YHWH himself, staged as the vinedresser, speaks this way:
What more was there to do for my vineyard
that I have not done in it?
When I expected it to yield grapes,
why did it yield wild grapes?
Indeed, a kind of indignant rage permeates the material of the book’s first half. Rarely in the Hebrew Scriptures is YHWH portrayed with such vulnerable and wounded indignation. Some early translators of the work, perhaps intuiting that such transparent sentiment was unworthy of their deity, used their translators’ prerogative and a verbal airbrush to tweak the offending material and render YHWH a more august, unfeeling judge.
Yet for us, readers of the Hebrew book of Isaiah as it comes down to us in fine, modern, English translation, it is necessary to stand before that remarkable phenomenon that has traditionally been labeled ‘the wrath of God’. Outside the parabolic interlude, the text refers to it time and again by claiming in its narrative of Judah’s depravation that ‘for all this his anger has not turned away, and his hand is stretched out still.’
One begins best to understand this celestial rage on the terms in which the book itself presents it. By that light, it is the righteous indignation of a generous deity before a people that have irrationally and egregiously spurned all semblance of relationship with their benefactor. One begins to sense, at least within the purview of the book’s author(s), the reasonableness of YHWH’s pain.
Then again, the book frames YHWH’s anger within a plot that underscores his aggressively stubborn determination to turn matters towards a better end, to find reconciliation with this people and to saturate their destiny with that fulness of wellbeing that we call blessing.

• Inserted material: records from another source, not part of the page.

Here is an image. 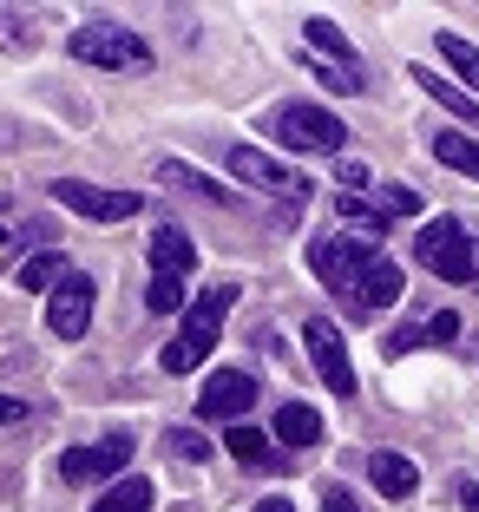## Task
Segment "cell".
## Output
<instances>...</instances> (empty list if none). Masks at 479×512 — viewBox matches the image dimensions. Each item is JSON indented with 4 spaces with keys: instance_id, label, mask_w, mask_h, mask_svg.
<instances>
[{
    "instance_id": "obj_1",
    "label": "cell",
    "mask_w": 479,
    "mask_h": 512,
    "mask_svg": "<svg viewBox=\"0 0 479 512\" xmlns=\"http://www.w3.org/2000/svg\"><path fill=\"white\" fill-rule=\"evenodd\" d=\"M73 60L105 66V73H151V46L132 27H112V20H92L73 33Z\"/></svg>"
},
{
    "instance_id": "obj_2",
    "label": "cell",
    "mask_w": 479,
    "mask_h": 512,
    "mask_svg": "<svg viewBox=\"0 0 479 512\" xmlns=\"http://www.w3.org/2000/svg\"><path fill=\"white\" fill-rule=\"evenodd\" d=\"M414 256L434 276H447V283H473V276H479V243L466 237L453 217H434V224L420 230V237H414Z\"/></svg>"
},
{
    "instance_id": "obj_3",
    "label": "cell",
    "mask_w": 479,
    "mask_h": 512,
    "mask_svg": "<svg viewBox=\"0 0 479 512\" xmlns=\"http://www.w3.org/2000/svg\"><path fill=\"white\" fill-rule=\"evenodd\" d=\"M270 138L276 145H289V151H342L348 145V125L335 119V112H322V106H276L270 112Z\"/></svg>"
},
{
    "instance_id": "obj_4",
    "label": "cell",
    "mask_w": 479,
    "mask_h": 512,
    "mask_svg": "<svg viewBox=\"0 0 479 512\" xmlns=\"http://www.w3.org/2000/svg\"><path fill=\"white\" fill-rule=\"evenodd\" d=\"M381 256V237H315L309 243V270L322 276V283L329 289H342V302H348V289H355V276L368 270V263H375Z\"/></svg>"
},
{
    "instance_id": "obj_5",
    "label": "cell",
    "mask_w": 479,
    "mask_h": 512,
    "mask_svg": "<svg viewBox=\"0 0 479 512\" xmlns=\"http://www.w3.org/2000/svg\"><path fill=\"white\" fill-rule=\"evenodd\" d=\"M92 296H99V283L86 270H66V283L46 296V329L60 335V342H79L92 329Z\"/></svg>"
},
{
    "instance_id": "obj_6",
    "label": "cell",
    "mask_w": 479,
    "mask_h": 512,
    "mask_svg": "<svg viewBox=\"0 0 479 512\" xmlns=\"http://www.w3.org/2000/svg\"><path fill=\"white\" fill-rule=\"evenodd\" d=\"M230 171H237L243 184H256V191L283 197V204H309V178H296L289 165H276L270 151H256V145H237V151H230Z\"/></svg>"
},
{
    "instance_id": "obj_7",
    "label": "cell",
    "mask_w": 479,
    "mask_h": 512,
    "mask_svg": "<svg viewBox=\"0 0 479 512\" xmlns=\"http://www.w3.org/2000/svg\"><path fill=\"white\" fill-rule=\"evenodd\" d=\"M53 197H60L66 211L92 217V224H119V217L138 211V191H105V184H86V178H60Z\"/></svg>"
},
{
    "instance_id": "obj_8",
    "label": "cell",
    "mask_w": 479,
    "mask_h": 512,
    "mask_svg": "<svg viewBox=\"0 0 479 512\" xmlns=\"http://www.w3.org/2000/svg\"><path fill=\"white\" fill-rule=\"evenodd\" d=\"M132 453H138L132 434H112V440H92V447H73V453H60V480H73V486L112 480V473H119Z\"/></svg>"
},
{
    "instance_id": "obj_9",
    "label": "cell",
    "mask_w": 479,
    "mask_h": 512,
    "mask_svg": "<svg viewBox=\"0 0 479 512\" xmlns=\"http://www.w3.org/2000/svg\"><path fill=\"white\" fill-rule=\"evenodd\" d=\"M302 342H309V362H315V375L329 381V394H355V362H348V342H342L335 322L315 316L309 329H302Z\"/></svg>"
},
{
    "instance_id": "obj_10",
    "label": "cell",
    "mask_w": 479,
    "mask_h": 512,
    "mask_svg": "<svg viewBox=\"0 0 479 512\" xmlns=\"http://www.w3.org/2000/svg\"><path fill=\"white\" fill-rule=\"evenodd\" d=\"M250 401H256V381L243 368H217L204 381V394H197V421H243Z\"/></svg>"
},
{
    "instance_id": "obj_11",
    "label": "cell",
    "mask_w": 479,
    "mask_h": 512,
    "mask_svg": "<svg viewBox=\"0 0 479 512\" xmlns=\"http://www.w3.org/2000/svg\"><path fill=\"white\" fill-rule=\"evenodd\" d=\"M394 302H401V270H394L388 256H375V263L355 276V289H348V309L375 316V309H394Z\"/></svg>"
},
{
    "instance_id": "obj_12",
    "label": "cell",
    "mask_w": 479,
    "mask_h": 512,
    "mask_svg": "<svg viewBox=\"0 0 479 512\" xmlns=\"http://www.w3.org/2000/svg\"><path fill=\"white\" fill-rule=\"evenodd\" d=\"M230 309H237V289H230V283L204 289V296L191 302V316H184V335H197V342H217V329H224Z\"/></svg>"
},
{
    "instance_id": "obj_13",
    "label": "cell",
    "mask_w": 479,
    "mask_h": 512,
    "mask_svg": "<svg viewBox=\"0 0 479 512\" xmlns=\"http://www.w3.org/2000/svg\"><path fill=\"white\" fill-rule=\"evenodd\" d=\"M191 270V237L178 224H158L151 230V276H184Z\"/></svg>"
},
{
    "instance_id": "obj_14",
    "label": "cell",
    "mask_w": 479,
    "mask_h": 512,
    "mask_svg": "<svg viewBox=\"0 0 479 512\" xmlns=\"http://www.w3.org/2000/svg\"><path fill=\"white\" fill-rule=\"evenodd\" d=\"M302 40H309V46H315V53H322L329 66H342V73H355V79H361V60H355V46L342 40V27H335V20H322V14H315L309 27H302Z\"/></svg>"
},
{
    "instance_id": "obj_15",
    "label": "cell",
    "mask_w": 479,
    "mask_h": 512,
    "mask_svg": "<svg viewBox=\"0 0 479 512\" xmlns=\"http://www.w3.org/2000/svg\"><path fill=\"white\" fill-rule=\"evenodd\" d=\"M368 473H375V493L381 499H414V486H420L414 460H401V453H375V460H368Z\"/></svg>"
},
{
    "instance_id": "obj_16",
    "label": "cell",
    "mask_w": 479,
    "mask_h": 512,
    "mask_svg": "<svg viewBox=\"0 0 479 512\" xmlns=\"http://www.w3.org/2000/svg\"><path fill=\"white\" fill-rule=\"evenodd\" d=\"M276 440H283V447H315V440H322V414L302 407V401H283L276 407Z\"/></svg>"
},
{
    "instance_id": "obj_17",
    "label": "cell",
    "mask_w": 479,
    "mask_h": 512,
    "mask_svg": "<svg viewBox=\"0 0 479 512\" xmlns=\"http://www.w3.org/2000/svg\"><path fill=\"white\" fill-rule=\"evenodd\" d=\"M434 158H440V165H453V171H466V178L479 184V138H466V132H434Z\"/></svg>"
},
{
    "instance_id": "obj_18",
    "label": "cell",
    "mask_w": 479,
    "mask_h": 512,
    "mask_svg": "<svg viewBox=\"0 0 479 512\" xmlns=\"http://www.w3.org/2000/svg\"><path fill=\"white\" fill-rule=\"evenodd\" d=\"M414 79H420V92H427V99H440L447 112H460V119H479V99H473V92H460L453 79L427 73V66H414Z\"/></svg>"
},
{
    "instance_id": "obj_19",
    "label": "cell",
    "mask_w": 479,
    "mask_h": 512,
    "mask_svg": "<svg viewBox=\"0 0 479 512\" xmlns=\"http://www.w3.org/2000/svg\"><path fill=\"white\" fill-rule=\"evenodd\" d=\"M335 211H342L348 224H361V237H388V217H381V204L368 191H342V197H335Z\"/></svg>"
},
{
    "instance_id": "obj_20",
    "label": "cell",
    "mask_w": 479,
    "mask_h": 512,
    "mask_svg": "<svg viewBox=\"0 0 479 512\" xmlns=\"http://www.w3.org/2000/svg\"><path fill=\"white\" fill-rule=\"evenodd\" d=\"M434 46H440V60H447L453 73L466 79V86H473V99H479V46H473V40H460V33H440Z\"/></svg>"
},
{
    "instance_id": "obj_21",
    "label": "cell",
    "mask_w": 479,
    "mask_h": 512,
    "mask_svg": "<svg viewBox=\"0 0 479 512\" xmlns=\"http://www.w3.org/2000/svg\"><path fill=\"white\" fill-rule=\"evenodd\" d=\"M210 348H217V342H197V335L178 329V342H165V355H158V362H165V375H191V368H204Z\"/></svg>"
},
{
    "instance_id": "obj_22",
    "label": "cell",
    "mask_w": 479,
    "mask_h": 512,
    "mask_svg": "<svg viewBox=\"0 0 479 512\" xmlns=\"http://www.w3.org/2000/svg\"><path fill=\"white\" fill-rule=\"evenodd\" d=\"M92 512H151V480H119Z\"/></svg>"
},
{
    "instance_id": "obj_23",
    "label": "cell",
    "mask_w": 479,
    "mask_h": 512,
    "mask_svg": "<svg viewBox=\"0 0 479 512\" xmlns=\"http://www.w3.org/2000/svg\"><path fill=\"white\" fill-rule=\"evenodd\" d=\"M14 283H20V289H53V283H66V276H60V256H53V250L27 256V263L14 270Z\"/></svg>"
},
{
    "instance_id": "obj_24",
    "label": "cell",
    "mask_w": 479,
    "mask_h": 512,
    "mask_svg": "<svg viewBox=\"0 0 479 512\" xmlns=\"http://www.w3.org/2000/svg\"><path fill=\"white\" fill-rule=\"evenodd\" d=\"M224 447L237 453L243 467H263V460H270V440L256 434V427H230V434H224Z\"/></svg>"
},
{
    "instance_id": "obj_25",
    "label": "cell",
    "mask_w": 479,
    "mask_h": 512,
    "mask_svg": "<svg viewBox=\"0 0 479 512\" xmlns=\"http://www.w3.org/2000/svg\"><path fill=\"white\" fill-rule=\"evenodd\" d=\"M145 302L158 309V316H178V309H184V276H151Z\"/></svg>"
},
{
    "instance_id": "obj_26",
    "label": "cell",
    "mask_w": 479,
    "mask_h": 512,
    "mask_svg": "<svg viewBox=\"0 0 479 512\" xmlns=\"http://www.w3.org/2000/svg\"><path fill=\"white\" fill-rule=\"evenodd\" d=\"M375 204H381V217H414V211H420V197H414V191H401V184L375 191Z\"/></svg>"
},
{
    "instance_id": "obj_27",
    "label": "cell",
    "mask_w": 479,
    "mask_h": 512,
    "mask_svg": "<svg viewBox=\"0 0 479 512\" xmlns=\"http://www.w3.org/2000/svg\"><path fill=\"white\" fill-rule=\"evenodd\" d=\"M165 178H171V184H184V191H197V197H217V204H224V197H230L224 184H210V178H197V171H184V165H165Z\"/></svg>"
},
{
    "instance_id": "obj_28",
    "label": "cell",
    "mask_w": 479,
    "mask_h": 512,
    "mask_svg": "<svg viewBox=\"0 0 479 512\" xmlns=\"http://www.w3.org/2000/svg\"><path fill=\"white\" fill-rule=\"evenodd\" d=\"M165 447H178L184 460H204V453H210V440L197 434V427H171V434H165Z\"/></svg>"
},
{
    "instance_id": "obj_29",
    "label": "cell",
    "mask_w": 479,
    "mask_h": 512,
    "mask_svg": "<svg viewBox=\"0 0 479 512\" xmlns=\"http://www.w3.org/2000/svg\"><path fill=\"white\" fill-rule=\"evenodd\" d=\"M33 46V33H27V14H7V7H0V46Z\"/></svg>"
},
{
    "instance_id": "obj_30",
    "label": "cell",
    "mask_w": 479,
    "mask_h": 512,
    "mask_svg": "<svg viewBox=\"0 0 479 512\" xmlns=\"http://www.w3.org/2000/svg\"><path fill=\"white\" fill-rule=\"evenodd\" d=\"M322 512H361V499L348 493V486H329V493H322Z\"/></svg>"
},
{
    "instance_id": "obj_31",
    "label": "cell",
    "mask_w": 479,
    "mask_h": 512,
    "mask_svg": "<svg viewBox=\"0 0 479 512\" xmlns=\"http://www.w3.org/2000/svg\"><path fill=\"white\" fill-rule=\"evenodd\" d=\"M427 335H434V342H453V335H460V316H453V309H440V316L427 322Z\"/></svg>"
},
{
    "instance_id": "obj_32",
    "label": "cell",
    "mask_w": 479,
    "mask_h": 512,
    "mask_svg": "<svg viewBox=\"0 0 479 512\" xmlns=\"http://www.w3.org/2000/svg\"><path fill=\"white\" fill-rule=\"evenodd\" d=\"M420 335H427V329H394V335H388V355H407V348H420Z\"/></svg>"
},
{
    "instance_id": "obj_33",
    "label": "cell",
    "mask_w": 479,
    "mask_h": 512,
    "mask_svg": "<svg viewBox=\"0 0 479 512\" xmlns=\"http://www.w3.org/2000/svg\"><path fill=\"white\" fill-rule=\"evenodd\" d=\"M335 178H342V184H348V191H361V184H368V171H361V165H355V158H342V165H335Z\"/></svg>"
},
{
    "instance_id": "obj_34",
    "label": "cell",
    "mask_w": 479,
    "mask_h": 512,
    "mask_svg": "<svg viewBox=\"0 0 479 512\" xmlns=\"http://www.w3.org/2000/svg\"><path fill=\"white\" fill-rule=\"evenodd\" d=\"M460 506H466V512H479V480H460Z\"/></svg>"
},
{
    "instance_id": "obj_35",
    "label": "cell",
    "mask_w": 479,
    "mask_h": 512,
    "mask_svg": "<svg viewBox=\"0 0 479 512\" xmlns=\"http://www.w3.org/2000/svg\"><path fill=\"white\" fill-rule=\"evenodd\" d=\"M20 414H27V407H20L14 394H0V421H20Z\"/></svg>"
},
{
    "instance_id": "obj_36",
    "label": "cell",
    "mask_w": 479,
    "mask_h": 512,
    "mask_svg": "<svg viewBox=\"0 0 479 512\" xmlns=\"http://www.w3.org/2000/svg\"><path fill=\"white\" fill-rule=\"evenodd\" d=\"M256 512H296L289 499H256Z\"/></svg>"
}]
</instances>
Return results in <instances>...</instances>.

Finally, there is no doubt that the book is more cavalier about the cost of a people’s rebellion than modern sensitivities—trained from mother’s breast to refuse to believe that anthing matters all that much—can comfortably accept. In this book, YHWH’s anger is destined to create casualties about which little remorse is expressed on the way to purging out a remnant that will live in his planned blessing. We recoil from such finality, for we believe among our many suppositions that no god’s reputation matters that much and that people ought at almost any cost be marked off from suffering, especially when this is judicial or retributive.
One utility of this large book might be to ask ourselves why we believe such things. In a moment in which we have learned to recognize motive and power behind all thought and action, these might prove worthy subjects of our inspection as we respond or react to the ‘wrath of God’ that Isaiah throws up before us in unsparing relief.